Uma lembrança feliz
Há cerca de dois anos, durante um curso sobre como falar em público, o professor nos propôs um exercício simples, mas profundamente revelador: Voltar, em pensamento, a um lugar onde tivéssemos nos sentido verdadeiramente bem, inteiros, em paz.Naquele instante, percebi algo em mim. Havia tempos que eu não me sentia completa. Uma sensação silenciosa de ausência, como se algo precioso estivesse faltando dentro de mim. Respirei fundo e permiti que a memória me conduzisse, com delicadeza, até um tempo em que a alma repousava segura.
Sim, minha vida foi marcada por muitas conquistas — o primeiro emprego, o casamento, a formatura em Direito, os filhos. São capítulos importantes, cheios de significado. Mas eu buscava algo anterior às dores, um tempo em que o coração ainda não conhecia o peso dos traumas. Buscava um lugar onde Deus caminhava comigo de forma leve, quase imperceptível, mas constante.
E então cheguei ali.
Voltei nos anos 80, naqueles dias em que passei no vestibular de Matemática para estudar no MIT/GV. Lembro-me do espanto e da gratidão. Aquela faculdade, que aos meus olhos parecia inalcançável naquele momento, tornou-se possível... O primeiro emprego veio, e com ele a possibilidade de iniciar aquele sonho cuidadosamente conduzido por Deus. Parecia que tudo se encaixava.
Caminhava pelo pátio como quem pisa em terra abençoada. Observava o chão, o verde, as plantas, as flores. Subia as escadas ao som das vozes jovens, alegres, cheias de esperança. Ali, todos carregavam sonhos — e, de alguma forma, todos começavam a realizá-los. Eu também.
Naqueles dias, não havia medo. Nada doía. Nada me exigia além do que eu podia oferecer. A vida parecia sorrir com suavidade. Tudo era calmo, tudo era leve, tudo era bom, tudo era pleno. Me sentia como se Deus estivesse ali, em silêncio, confirmando: está tudo certo.
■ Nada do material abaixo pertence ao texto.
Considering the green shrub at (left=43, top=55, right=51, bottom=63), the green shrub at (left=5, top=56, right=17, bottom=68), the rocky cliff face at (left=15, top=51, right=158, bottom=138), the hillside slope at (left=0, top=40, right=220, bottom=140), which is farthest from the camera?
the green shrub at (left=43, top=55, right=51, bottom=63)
Eu estava feliz. Livre. Inteira. E, sobretudo, agradecida.
Hoje compreendo que aquele lugar não era apenas físico. Era um estado de espírito. Um tempo em que minha alma descansava sob o cuidado de Deus. Tudo estava perfeito.
É esse estado que desejo preservar. Voltar a ele sempre que possível. Permanecer no presente, mas ali naquele estado de espírito, com fé, gratidão e confiança. Porque, mesmo quando a vida muda, Deus permanece.
💭 Para reflexão
Às vezes, voltar a uma lembrança feliz não é nostalgia — é reencontro. É lembrar quem fomos quando a fé ainda era simples, o coração leve e a esperança natural. Talvez esse seja o convite de hoje: descansar por um instante onde Deus já nos fez inteiros.